• YOUR TASKS:
A - Please answer from the business advice text: what name does it give its program for reaching dream clients?
B - Resume the business advice text, picking up after its final sentence.

• TEXT SHOWN:
>> Start
An ad with a headline like this has a broader appeal. This heading appeals to 85% of the population, whereas an ad with the word “chiropractic” in it immediately limits the draw power of the ad to only those who are, as of the moment they see the ad, actually in the market for a chiropractor. Limited, versus broadest possible appeal. This is another example of strategy versus tactics. Don’t worry if you haven’t fully grasped this concept, or if you would like to further explore it, we have tons of help if you want it. Meanwhile…
One hour every 12 weeks, think about strategy versus tactics. Take a look at your tactics, and think about how much more you can accomplish with each. Look at everything in your business, from the way the phones are answered to using your brochure, to the education process with customers. These are all “tactics.” Strategy is what you do with each one of these tactical opportunities in order that every situation is maximized.
3) Get Customers
Once every 12 weeks, think about new and different ways that you can attract customers. But don’t just act randomly; see if you can add ideas to what’s working now. And then try adding a few more ideas to attract customers. Just by sitting around talking about this, by having the objective to think of more ways to get customers, you will begin to develop ideas. Most companies only deploy a handful of ways to attract customers (how many can you think of right now? Six? Ten?) Our organization has developed a program entitled “66 Ways To Get Customers.” This came from focusing on it continually over a several year period. Try to build “The 22 Ways (or whatever number) that Your Business Attracts customers.” But focus on it for a proactive hour, at least once every 12 weeks.
4) Effective Presenting
You must keep focusing on your presentation skills and the presentation experience. What will make you more and more effective at communicating? What will make every communication experience more effective? Studies show that 85% of all motivation is optically stimulated. Can you build some visual aides that will help you communicate more effectively? What are the rules for putting on a great presentation? If you own a retail store, how do you present yourself? If you’re in business to business or business to consumer, have you looked at what really attracts people to your business and how you present yourself? Visuals are critical. If you COULD do a formal presentation to sell to customers, what would it contain? How many times have you looked at this area? How about looking at it at least one hour every three months (12 weeks)?
5) Master The Telephone
The telephone is your best weapon for getting more business from current customers. What policies procedures and plans can you add that will more effectively utilize this important device? Look at every way the telephone is used in your organization and list what the current procedures are and how they are implemented. Then set about improving them. Also, how can the telephone be used for area six, below?
6) The 12 steps To Capture Your Best Buyers
Get in front of as many “buyers” of your service as you can. What is your program to help you get more and more exposure with potential and current buyers? We recommend that you build a special program for (what we call) your “best buyers,” and then work on them regularly. No matter what business you are in, there are always better buyers rather than all buyers. Focus on your best buyers and your business will grow much more dramatically than it ever will by focusing on “all” buyers. Why? Because there are fewer best buyers than there are all buyers and that means it’s even cheaper to focus on them than on all buyers.
This works better than you can imagine. We have a fabulous program in this area that has helped many a business virtually double sales in 12 to 15 months flat. We call it “The Dream 100 Sell.” Who are your dream clients? Do you have a special program just for them? Build it and they will come.
>> End
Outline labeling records
>> Start
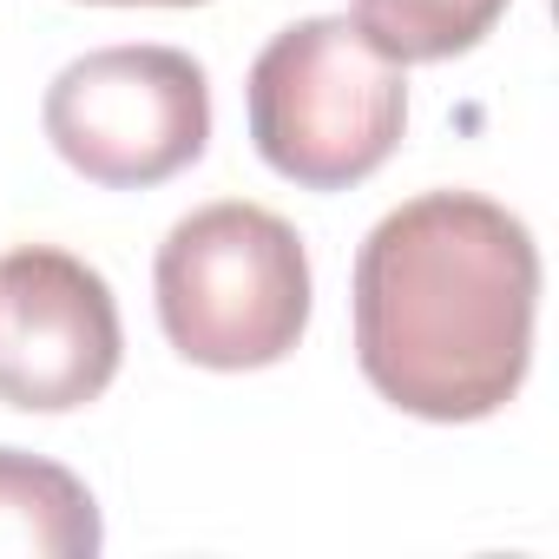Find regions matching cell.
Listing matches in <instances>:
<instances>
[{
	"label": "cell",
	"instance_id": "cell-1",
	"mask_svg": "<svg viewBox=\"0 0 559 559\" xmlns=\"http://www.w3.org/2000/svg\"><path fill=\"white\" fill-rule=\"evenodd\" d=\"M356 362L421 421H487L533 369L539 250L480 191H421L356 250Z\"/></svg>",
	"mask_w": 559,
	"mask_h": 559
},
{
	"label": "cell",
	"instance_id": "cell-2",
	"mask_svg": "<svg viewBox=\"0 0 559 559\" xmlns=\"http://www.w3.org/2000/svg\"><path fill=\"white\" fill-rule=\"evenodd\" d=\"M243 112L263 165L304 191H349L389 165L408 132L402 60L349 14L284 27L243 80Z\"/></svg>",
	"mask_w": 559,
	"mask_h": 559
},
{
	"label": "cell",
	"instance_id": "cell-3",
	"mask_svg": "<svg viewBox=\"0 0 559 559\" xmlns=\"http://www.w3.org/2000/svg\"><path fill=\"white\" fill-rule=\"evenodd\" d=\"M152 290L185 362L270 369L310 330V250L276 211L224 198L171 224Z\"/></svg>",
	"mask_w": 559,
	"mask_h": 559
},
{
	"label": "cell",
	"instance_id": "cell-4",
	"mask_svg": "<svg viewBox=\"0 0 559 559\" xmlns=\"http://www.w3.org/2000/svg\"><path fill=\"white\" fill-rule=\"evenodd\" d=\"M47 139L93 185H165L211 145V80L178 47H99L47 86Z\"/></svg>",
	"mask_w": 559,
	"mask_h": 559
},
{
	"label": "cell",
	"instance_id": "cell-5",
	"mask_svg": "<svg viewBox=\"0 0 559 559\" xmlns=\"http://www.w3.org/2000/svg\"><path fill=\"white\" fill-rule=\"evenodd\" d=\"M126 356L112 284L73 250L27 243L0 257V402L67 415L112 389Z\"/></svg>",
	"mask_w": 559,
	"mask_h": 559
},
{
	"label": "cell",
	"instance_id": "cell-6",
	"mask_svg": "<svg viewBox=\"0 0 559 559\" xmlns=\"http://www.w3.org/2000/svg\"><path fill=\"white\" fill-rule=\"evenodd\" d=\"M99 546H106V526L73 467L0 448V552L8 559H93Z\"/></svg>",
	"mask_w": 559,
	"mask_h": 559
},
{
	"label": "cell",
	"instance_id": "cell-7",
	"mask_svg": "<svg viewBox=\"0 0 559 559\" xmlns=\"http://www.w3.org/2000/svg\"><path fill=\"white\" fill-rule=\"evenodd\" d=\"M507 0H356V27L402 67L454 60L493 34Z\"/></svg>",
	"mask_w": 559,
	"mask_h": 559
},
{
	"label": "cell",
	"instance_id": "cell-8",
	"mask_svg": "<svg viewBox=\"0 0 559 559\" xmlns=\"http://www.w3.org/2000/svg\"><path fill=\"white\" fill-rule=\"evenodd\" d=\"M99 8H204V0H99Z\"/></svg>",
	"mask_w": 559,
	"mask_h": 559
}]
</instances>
>> End
>> Start
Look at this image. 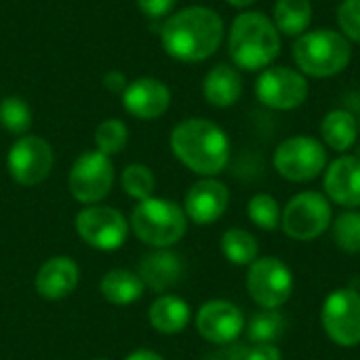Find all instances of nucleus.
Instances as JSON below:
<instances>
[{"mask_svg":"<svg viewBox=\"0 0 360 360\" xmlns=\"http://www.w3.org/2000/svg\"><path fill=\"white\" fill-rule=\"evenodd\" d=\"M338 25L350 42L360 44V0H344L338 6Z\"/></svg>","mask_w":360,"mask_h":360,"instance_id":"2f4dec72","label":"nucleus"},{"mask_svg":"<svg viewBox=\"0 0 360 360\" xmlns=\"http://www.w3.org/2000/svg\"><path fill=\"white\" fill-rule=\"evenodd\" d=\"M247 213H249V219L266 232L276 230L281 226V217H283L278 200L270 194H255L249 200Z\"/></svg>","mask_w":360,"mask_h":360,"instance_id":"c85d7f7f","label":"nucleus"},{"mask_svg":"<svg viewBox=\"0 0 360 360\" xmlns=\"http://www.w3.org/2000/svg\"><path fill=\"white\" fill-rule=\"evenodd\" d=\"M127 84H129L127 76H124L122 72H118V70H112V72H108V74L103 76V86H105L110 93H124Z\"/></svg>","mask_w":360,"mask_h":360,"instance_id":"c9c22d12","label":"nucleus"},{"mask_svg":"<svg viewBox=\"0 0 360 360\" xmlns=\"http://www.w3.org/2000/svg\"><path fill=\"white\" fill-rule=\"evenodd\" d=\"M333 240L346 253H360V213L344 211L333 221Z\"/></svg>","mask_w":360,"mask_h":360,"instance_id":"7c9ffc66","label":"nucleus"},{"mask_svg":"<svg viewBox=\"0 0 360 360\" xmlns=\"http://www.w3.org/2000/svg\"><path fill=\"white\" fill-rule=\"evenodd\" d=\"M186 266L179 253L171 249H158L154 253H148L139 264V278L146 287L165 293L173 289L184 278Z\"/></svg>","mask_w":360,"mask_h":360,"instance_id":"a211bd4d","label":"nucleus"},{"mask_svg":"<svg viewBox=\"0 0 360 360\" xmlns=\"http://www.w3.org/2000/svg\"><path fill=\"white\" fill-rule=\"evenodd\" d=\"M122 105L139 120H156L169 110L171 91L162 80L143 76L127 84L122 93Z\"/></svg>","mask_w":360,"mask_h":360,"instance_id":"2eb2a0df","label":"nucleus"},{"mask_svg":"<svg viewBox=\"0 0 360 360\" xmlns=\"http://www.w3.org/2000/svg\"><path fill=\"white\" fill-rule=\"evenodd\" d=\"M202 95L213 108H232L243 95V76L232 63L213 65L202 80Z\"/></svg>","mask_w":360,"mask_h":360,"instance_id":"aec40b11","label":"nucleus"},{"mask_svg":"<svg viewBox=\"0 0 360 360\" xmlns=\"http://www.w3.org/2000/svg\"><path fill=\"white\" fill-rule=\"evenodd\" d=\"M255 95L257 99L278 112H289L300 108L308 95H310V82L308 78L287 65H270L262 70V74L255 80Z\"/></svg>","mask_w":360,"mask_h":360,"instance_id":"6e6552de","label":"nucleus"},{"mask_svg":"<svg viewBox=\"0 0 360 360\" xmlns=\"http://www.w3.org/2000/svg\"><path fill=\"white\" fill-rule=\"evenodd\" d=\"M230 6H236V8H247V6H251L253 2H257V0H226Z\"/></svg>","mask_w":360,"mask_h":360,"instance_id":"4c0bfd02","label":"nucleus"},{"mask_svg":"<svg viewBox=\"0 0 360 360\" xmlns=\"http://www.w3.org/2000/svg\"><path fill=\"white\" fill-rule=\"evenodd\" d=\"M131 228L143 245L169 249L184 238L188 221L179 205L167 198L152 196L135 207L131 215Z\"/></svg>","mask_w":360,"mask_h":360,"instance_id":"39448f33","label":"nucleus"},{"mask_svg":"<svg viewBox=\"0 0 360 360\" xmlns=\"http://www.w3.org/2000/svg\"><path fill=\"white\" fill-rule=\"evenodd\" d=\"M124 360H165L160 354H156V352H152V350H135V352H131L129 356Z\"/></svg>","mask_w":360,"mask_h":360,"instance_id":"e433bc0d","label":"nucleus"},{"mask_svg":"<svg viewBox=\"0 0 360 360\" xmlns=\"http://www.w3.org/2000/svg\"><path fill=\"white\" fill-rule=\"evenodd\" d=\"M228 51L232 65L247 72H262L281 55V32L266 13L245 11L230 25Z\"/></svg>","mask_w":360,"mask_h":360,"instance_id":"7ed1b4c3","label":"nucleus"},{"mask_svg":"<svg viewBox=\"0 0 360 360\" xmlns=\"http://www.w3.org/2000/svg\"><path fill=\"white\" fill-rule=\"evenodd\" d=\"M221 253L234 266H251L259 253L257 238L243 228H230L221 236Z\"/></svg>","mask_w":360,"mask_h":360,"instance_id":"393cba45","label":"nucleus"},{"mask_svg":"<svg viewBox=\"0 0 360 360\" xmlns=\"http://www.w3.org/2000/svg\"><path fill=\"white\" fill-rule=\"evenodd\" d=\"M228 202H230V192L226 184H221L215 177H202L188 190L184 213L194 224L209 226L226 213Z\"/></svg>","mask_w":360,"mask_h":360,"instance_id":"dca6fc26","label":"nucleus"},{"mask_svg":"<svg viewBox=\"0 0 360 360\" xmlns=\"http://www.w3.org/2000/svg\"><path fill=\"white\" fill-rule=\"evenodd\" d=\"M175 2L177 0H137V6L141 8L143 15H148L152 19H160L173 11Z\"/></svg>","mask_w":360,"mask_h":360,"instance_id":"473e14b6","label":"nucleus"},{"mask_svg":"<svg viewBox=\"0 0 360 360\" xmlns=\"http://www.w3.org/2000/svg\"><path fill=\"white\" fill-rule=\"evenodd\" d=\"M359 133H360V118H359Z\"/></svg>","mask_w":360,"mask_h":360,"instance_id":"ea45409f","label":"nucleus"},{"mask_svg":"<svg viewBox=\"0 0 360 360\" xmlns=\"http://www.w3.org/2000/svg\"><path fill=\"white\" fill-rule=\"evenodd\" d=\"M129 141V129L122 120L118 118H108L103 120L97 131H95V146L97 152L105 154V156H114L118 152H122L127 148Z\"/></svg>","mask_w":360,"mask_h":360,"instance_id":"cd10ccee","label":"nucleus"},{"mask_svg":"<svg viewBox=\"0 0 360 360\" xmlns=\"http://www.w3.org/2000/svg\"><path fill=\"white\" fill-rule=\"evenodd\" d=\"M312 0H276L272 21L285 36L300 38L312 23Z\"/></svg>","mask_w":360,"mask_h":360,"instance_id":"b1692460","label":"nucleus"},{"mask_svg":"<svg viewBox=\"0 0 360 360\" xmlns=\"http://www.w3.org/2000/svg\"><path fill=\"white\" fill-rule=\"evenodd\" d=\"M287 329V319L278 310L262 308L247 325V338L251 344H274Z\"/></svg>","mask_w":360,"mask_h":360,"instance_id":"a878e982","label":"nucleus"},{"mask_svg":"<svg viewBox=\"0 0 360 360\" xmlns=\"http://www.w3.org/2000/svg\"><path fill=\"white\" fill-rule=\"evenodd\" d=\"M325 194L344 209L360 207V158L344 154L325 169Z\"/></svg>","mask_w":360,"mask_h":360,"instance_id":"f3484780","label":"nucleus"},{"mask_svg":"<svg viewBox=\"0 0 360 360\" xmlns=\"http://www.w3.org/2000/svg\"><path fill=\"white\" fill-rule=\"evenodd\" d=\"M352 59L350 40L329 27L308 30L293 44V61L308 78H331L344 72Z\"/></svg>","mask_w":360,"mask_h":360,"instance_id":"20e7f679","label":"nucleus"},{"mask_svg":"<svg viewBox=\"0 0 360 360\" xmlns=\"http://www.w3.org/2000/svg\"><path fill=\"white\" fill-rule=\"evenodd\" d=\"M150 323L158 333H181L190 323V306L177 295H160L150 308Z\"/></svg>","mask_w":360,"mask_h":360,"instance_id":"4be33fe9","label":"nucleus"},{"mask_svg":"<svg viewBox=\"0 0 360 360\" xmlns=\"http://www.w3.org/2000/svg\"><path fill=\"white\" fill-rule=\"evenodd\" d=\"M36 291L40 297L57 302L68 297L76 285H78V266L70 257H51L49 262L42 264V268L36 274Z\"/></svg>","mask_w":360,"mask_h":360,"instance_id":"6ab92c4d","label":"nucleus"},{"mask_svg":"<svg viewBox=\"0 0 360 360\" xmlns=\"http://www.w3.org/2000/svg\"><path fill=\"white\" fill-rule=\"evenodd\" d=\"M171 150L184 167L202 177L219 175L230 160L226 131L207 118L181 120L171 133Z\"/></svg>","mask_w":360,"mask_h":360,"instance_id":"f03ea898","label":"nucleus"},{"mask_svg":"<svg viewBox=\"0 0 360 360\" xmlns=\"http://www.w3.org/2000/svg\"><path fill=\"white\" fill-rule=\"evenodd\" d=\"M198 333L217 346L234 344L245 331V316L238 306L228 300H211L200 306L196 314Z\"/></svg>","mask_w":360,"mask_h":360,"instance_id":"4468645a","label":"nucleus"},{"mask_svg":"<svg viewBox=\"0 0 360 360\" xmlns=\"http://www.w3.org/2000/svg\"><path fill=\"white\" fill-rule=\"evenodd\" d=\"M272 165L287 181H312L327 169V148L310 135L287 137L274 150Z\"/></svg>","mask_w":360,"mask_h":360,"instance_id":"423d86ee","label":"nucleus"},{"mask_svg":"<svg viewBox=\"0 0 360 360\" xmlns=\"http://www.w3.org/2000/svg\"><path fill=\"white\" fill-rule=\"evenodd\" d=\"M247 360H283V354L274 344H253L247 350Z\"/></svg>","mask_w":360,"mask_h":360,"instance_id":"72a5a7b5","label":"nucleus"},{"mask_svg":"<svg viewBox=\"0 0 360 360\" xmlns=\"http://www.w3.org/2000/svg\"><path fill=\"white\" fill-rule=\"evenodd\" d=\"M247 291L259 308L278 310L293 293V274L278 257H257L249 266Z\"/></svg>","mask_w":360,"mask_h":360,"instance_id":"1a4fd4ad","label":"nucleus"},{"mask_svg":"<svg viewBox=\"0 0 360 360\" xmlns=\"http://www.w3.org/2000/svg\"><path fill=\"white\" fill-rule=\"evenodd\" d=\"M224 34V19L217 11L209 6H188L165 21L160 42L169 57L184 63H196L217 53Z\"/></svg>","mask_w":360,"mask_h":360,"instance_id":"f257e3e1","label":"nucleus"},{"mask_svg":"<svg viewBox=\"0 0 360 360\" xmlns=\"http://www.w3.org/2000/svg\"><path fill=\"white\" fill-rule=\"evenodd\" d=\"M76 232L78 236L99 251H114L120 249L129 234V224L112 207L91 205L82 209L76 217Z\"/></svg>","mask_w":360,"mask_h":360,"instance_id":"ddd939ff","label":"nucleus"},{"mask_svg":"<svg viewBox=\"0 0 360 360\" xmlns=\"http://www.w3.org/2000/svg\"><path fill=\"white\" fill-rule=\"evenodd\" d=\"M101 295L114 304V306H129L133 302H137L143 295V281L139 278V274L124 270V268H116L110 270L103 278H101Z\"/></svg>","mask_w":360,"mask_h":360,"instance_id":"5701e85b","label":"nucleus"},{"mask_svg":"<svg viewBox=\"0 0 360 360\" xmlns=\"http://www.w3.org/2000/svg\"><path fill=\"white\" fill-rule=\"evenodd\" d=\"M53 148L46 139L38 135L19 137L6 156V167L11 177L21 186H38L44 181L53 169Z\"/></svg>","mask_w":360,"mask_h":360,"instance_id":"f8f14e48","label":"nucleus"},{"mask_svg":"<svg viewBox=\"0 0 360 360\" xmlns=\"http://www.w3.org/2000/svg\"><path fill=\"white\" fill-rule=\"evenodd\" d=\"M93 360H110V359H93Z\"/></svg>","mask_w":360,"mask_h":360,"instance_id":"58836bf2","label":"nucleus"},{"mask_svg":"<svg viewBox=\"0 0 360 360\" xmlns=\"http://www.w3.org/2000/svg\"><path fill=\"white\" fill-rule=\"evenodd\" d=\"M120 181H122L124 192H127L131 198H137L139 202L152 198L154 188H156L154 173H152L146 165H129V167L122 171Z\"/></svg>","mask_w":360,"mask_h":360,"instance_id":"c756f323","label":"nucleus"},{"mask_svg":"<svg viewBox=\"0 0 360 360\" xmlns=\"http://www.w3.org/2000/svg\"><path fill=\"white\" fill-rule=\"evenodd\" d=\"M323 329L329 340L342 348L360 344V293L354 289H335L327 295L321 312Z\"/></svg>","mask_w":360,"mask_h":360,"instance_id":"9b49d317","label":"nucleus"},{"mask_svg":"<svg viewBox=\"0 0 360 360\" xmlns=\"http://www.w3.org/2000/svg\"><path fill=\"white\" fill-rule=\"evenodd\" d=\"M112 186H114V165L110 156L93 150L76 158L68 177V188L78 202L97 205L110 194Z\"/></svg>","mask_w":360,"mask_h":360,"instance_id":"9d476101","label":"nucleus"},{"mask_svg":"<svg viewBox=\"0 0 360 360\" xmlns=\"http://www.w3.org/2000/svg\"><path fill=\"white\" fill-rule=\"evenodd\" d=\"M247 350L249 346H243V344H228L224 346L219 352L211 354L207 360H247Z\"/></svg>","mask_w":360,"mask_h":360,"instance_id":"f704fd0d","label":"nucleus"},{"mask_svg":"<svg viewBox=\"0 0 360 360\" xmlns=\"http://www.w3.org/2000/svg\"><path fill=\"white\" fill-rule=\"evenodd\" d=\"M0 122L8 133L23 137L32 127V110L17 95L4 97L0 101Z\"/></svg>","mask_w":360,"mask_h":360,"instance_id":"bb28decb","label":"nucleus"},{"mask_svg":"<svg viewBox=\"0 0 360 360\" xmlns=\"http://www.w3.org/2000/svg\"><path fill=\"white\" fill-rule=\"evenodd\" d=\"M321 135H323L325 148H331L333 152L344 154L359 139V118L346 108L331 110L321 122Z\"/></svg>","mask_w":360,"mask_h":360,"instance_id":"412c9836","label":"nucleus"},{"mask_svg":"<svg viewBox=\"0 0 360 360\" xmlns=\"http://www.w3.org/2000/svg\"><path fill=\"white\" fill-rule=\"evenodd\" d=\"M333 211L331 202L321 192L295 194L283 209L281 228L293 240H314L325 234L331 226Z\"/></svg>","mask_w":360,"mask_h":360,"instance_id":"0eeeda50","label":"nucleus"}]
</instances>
>> End
• RESPONSES IN ORDER:
A - The Dream 100 Sell

B -
7) Follow Up
It’s one thing to get a “best buyer,” what is your program for keeping them? Once every twelve weeks, think about how you can better follow up with customers and with organizations to build better and better relationships. The most successful businesses have extremely strong relationships with their customers and the surrounding community.
Is your follow up planned out or is it up to each individual to do what they think is best? An ounce of planning equals of pound of results. Spend an hour every 12 weeks on this important area. That may not seem like enough time, but how much time are you spending on it now? Start with an hour. The reason most people don’t’ really change their organization for the better is because they try to do big things. Ultimately, the longest journey begins with but a single step. It’s the little steps that equal the big result. Get started with only an hour per week.
8) Time Management
Your productivity and the productivity of your staff can double and triple if you become more and more organized. Plan your days more effectively, and you will be amazed at how much more you can get done. We have developed a program entitled “The Six Steps To Time Management.” This was developed over a long period of studying dozens of time wasting time management courses. Time management shouldn’t take a lot of time. Once every 12 weeks, sit down with your staff to develop more and better procedures for time management. You can get our help here but with or without us, YOU have got to work on this area.
9) Goal Setting
Institute regular goal setting for yourself and your staff. Goals direct us; provide us with higher results, because they focus on results. Goal setting is highly proactive, versus reactive, which is how most businesses function. Look at each of the 12 competencies once every three months (12 weeks) and set out some goals for each. Have goals to increase your monthly new customer tally. Institute goals for improving productivity, etc.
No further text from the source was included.